According to the World Health Organization, as much as 10 percent of medicine across the globe could be counterfeit. There could be more, though, because of the difficulty in detection. A study from the American Journal of Tropical Medicine and Hygiene found that 127 of 169 participating countries did not report any counterfeit incidents, according to an April report from The New Republic. Even worse, approximately 53 percent of counterfeit medicine falls into “lifesaving-related drug categories.” Desperate people are forced into taking possibly risky drugs, simply because they have no other choice.

The group’s aim is to mark up good pills with tiny pinpricks, which could later be scanned for legitimacy at a medical facility. It would be impossible for counterfeiters to see the marks. Even if they tried to guess and make pricks of their own, they’d likely fail, given there are “20 [billion] to 30 [billion] variations” to each barcode.

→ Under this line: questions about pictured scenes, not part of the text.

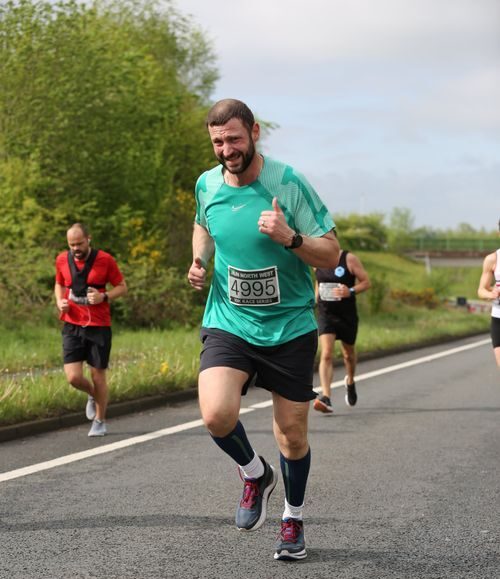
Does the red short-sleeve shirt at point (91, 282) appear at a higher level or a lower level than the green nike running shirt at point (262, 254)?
lower

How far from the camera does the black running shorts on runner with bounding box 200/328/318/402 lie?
15.8 feet

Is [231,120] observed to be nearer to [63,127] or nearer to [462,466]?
[462,466]

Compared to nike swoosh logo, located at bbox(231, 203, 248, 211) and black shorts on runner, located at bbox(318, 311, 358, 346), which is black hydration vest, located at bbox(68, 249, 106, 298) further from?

Sofmat and Bradford’s work is a (literally) small but effective step toward a solution for counterfeit medicine. They hope that the detection technology will be affordable and attainable, too, at just £200 for a scanning device (set to arrive in November 2016). The plan is not perfect, however, especially considering so many people purchase drugs online, where an estimated two-thirds are counterfeit. In addition, it would require a staggering amount of medicine to get coded; otherwise, good drugs could be incorrectly thrown away with the fakes. Still, it’s feasible that, over time, an identification program becomes a normal part of the drug-approval process. 3D barcoding would not protect from illegitimate practices, but would at least better ensure that hospitals and trusted institutions could properly and safely serve their patients.